# Homework Help: Maximum working tensile load

1. Dec 19, 2013

### learnphysics10

I have been given this question by my teacher as part of a quiz and I'm confused on how to start.
1. Calculate the maximum working tensile load that a 19mm shaft is able to take with a safety factor of 3. Material UTS 470 Mpa

When it states 'area' what is this the are of? The 19 mm shaft? If so, how do I possibly work it out without any other measurements of the length.

Please feel free to correct me if I'm wrong with any of my attempts.

3. -Stress is the maximum tensile load
-UTS 470 Mpa means ultimate tensile strength 470 mega pascals?
-stress= 470 Mpa/????

Any help would be greatly appreciated :)

2. Dec 19, 2013

### bp_psy

You should include the info you have about the safety factor and notice you want to compute a load not a stress.
I suppose that by 19mm your prof means the diameter or radius of the cross section of the shaft which you should be able to compute using what you are given.

3. Dec 19, 2013

### Staff: Mentor

You don't need to know the length. If the UTS is 470MPa, and the factor of safety is 3, what is the maximum tensile stress that you are allowed to impose of the shaft? If the shaft diameter is 19mm, what is the shaft area? At the maximum allowed tensile stress, what is the tensile force on the shaft?

4. Dec 19, 2013

### learnphysics10

What does the 'safety factor of 3' do in terms of this equation? So the formula stress= load/area is not needed to calculate maximum working tensile load? The area of the shaft is 9.5^2 x π = 283.52

5. Dec 19, 2013

### haruspex

A safety factor of 3 just means that you should arrange the actual stress not to exceed one third of the theoretical limit stress.

6. Dec 19, 2013

### Staff: Mentor

No. It is used. It's just used in the reverse order than what you've been thinking. First you determine the maximum working stress, then you determine the maximum working load. A factor of safety of 3 means that the maximum working stress is equal to the ultimate stress divided by 3.

7. Dec 19, 2013

### learnphysics10

How do you go about determining the maximum working load? Is it 470 Mpa?

8. Dec 19, 2013

### Staff: Mentor

It's 470 divided by the safety factor.

9. Dec 20, 2013

### SteamKing

Staff Emeritus
The maximum working stress is 470 MPa divided by the safety factor.

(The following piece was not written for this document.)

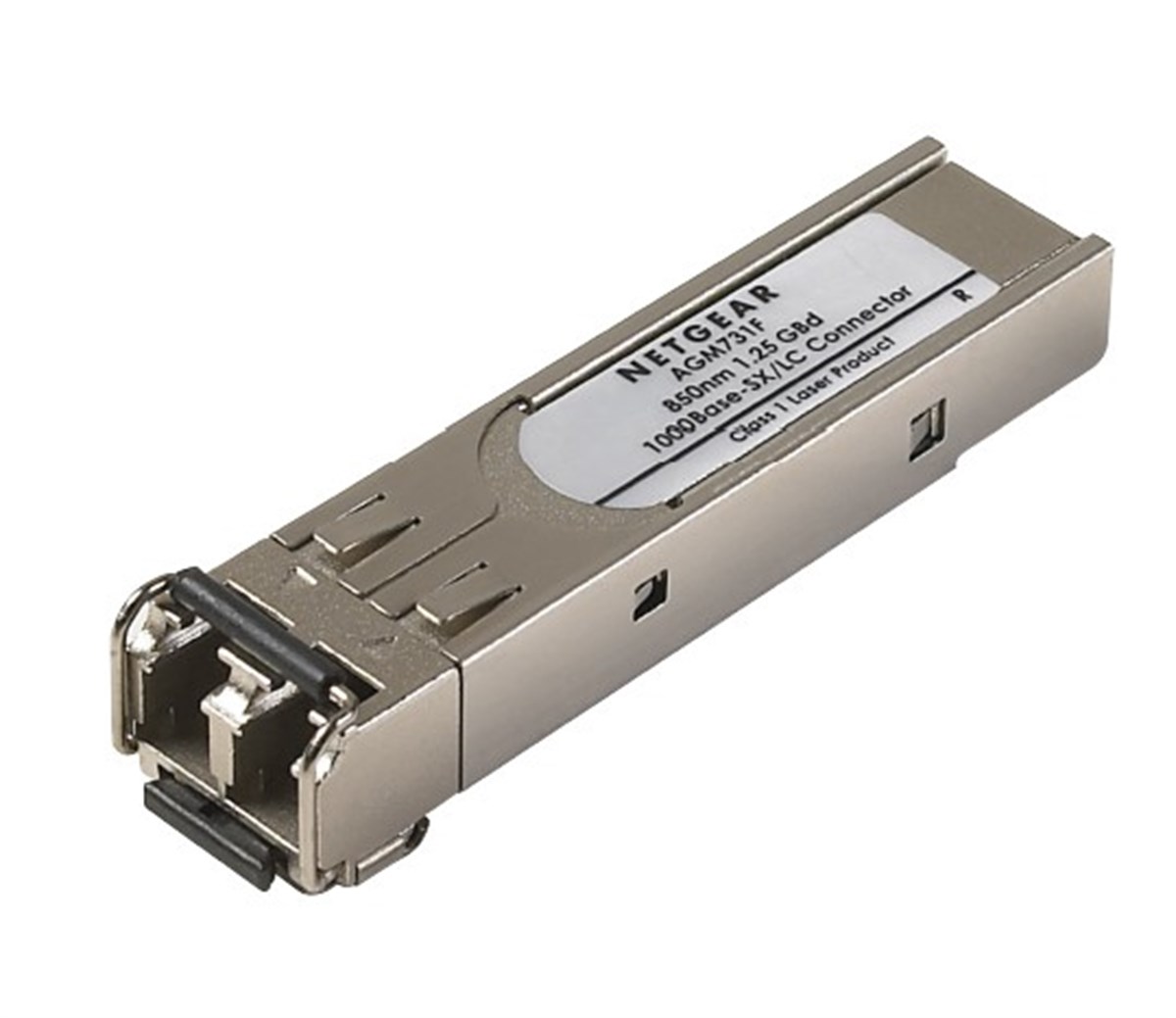 Netgear SFP Modül, 1000Base-SX/LC Connector (850nm 1.25GBd)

I believe the poster was inquiring about the maximum working load, which is a different animal. It's what's required to answer the OP.

10. Dec 20, 2013

### Staff: Mentor

Yipes. You're right. He finally got me confused.

11. Dec 20, 2013

### learnphysics10

So the formula for stress = load/area is not needed for this?

12. Dec 20, 2013

### SteamKing

Staff Emeritus
Well, let's analyze this. You are looking for the maximum load. You know the maximum working stress. You know the size of the shaft. How do we relate stress to load for a shaft?